A dog attack is a terrifying, painful experience. Depending on the dog’s size and strength, an attack can be fatal. A simple stroll through a neighborhood or park can change one’s life or worse. As long as man has lived with his ‘best friends,’ there have been occasional disfiguring or deadly consequences.
Those of us who love animals fault the dogs’ owners. Any dog will bite and owning one of the so-called aggressive breeds dictates greater vigilance and requires certain precautions.
Those who fear aggressive dogs such as pit bulls, Rottweilers, chows, etc. also place the blame on the dogs. Some cities such as Denver have banned pits, a powerful dog with an incredibly bad reputation.
In the past few months, Colorado Springs has had its share of pit bull attacks. Pit bulls or pit mixes have attacked babies, children and recently a man walking his dog.
All of the incidents have resulted in some asking why we don’t have an ordinance similar to Denver’s or stronger. Denver has one of the older, strongest pit bull laws in the U.S. The language of their ordinance is very clear: “It shall be unlawful for any person to own, possess, keep, exercise control over, maintain, harbor, transport, or sell within the city any pit bull.”

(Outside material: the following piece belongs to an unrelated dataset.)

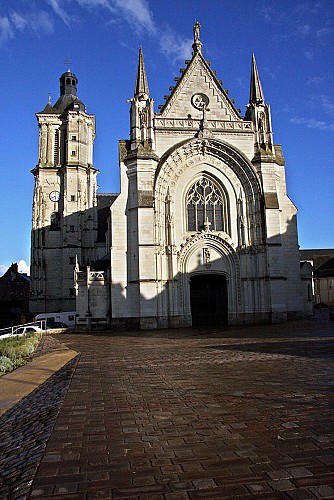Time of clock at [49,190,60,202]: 5:40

Pit bulls that are identified as such can be impounded and eventually expelled from the Denver city limits or destroyed. It should be noted that Denver’s ban has only resulted in a lot of dogs being euthanized and the rest going underground. There are still pit bulls in Denver. Like any law, the ban is violated by those who still favor the breed or those who just do not observe the law.
Personal accountability is obviously the key to a resolution, not a ban.
If Colorado Springs enacts its own ordinance, it should focus on the owners. They should be held responsible for their dogs’ behavior.
Some of the infrastructure for enforcement exists. In Colorado Springs, owners can be cited if a dog (any dog) attacks or bites someone without provocation.
The city shouldn’t try to reinvent the wheel. Several areas such as Milwaukee have dangerous dog ordinances that could be customized for use in the Springs. Specific licenses, precautions and consequences for violators are the basics most cities employ.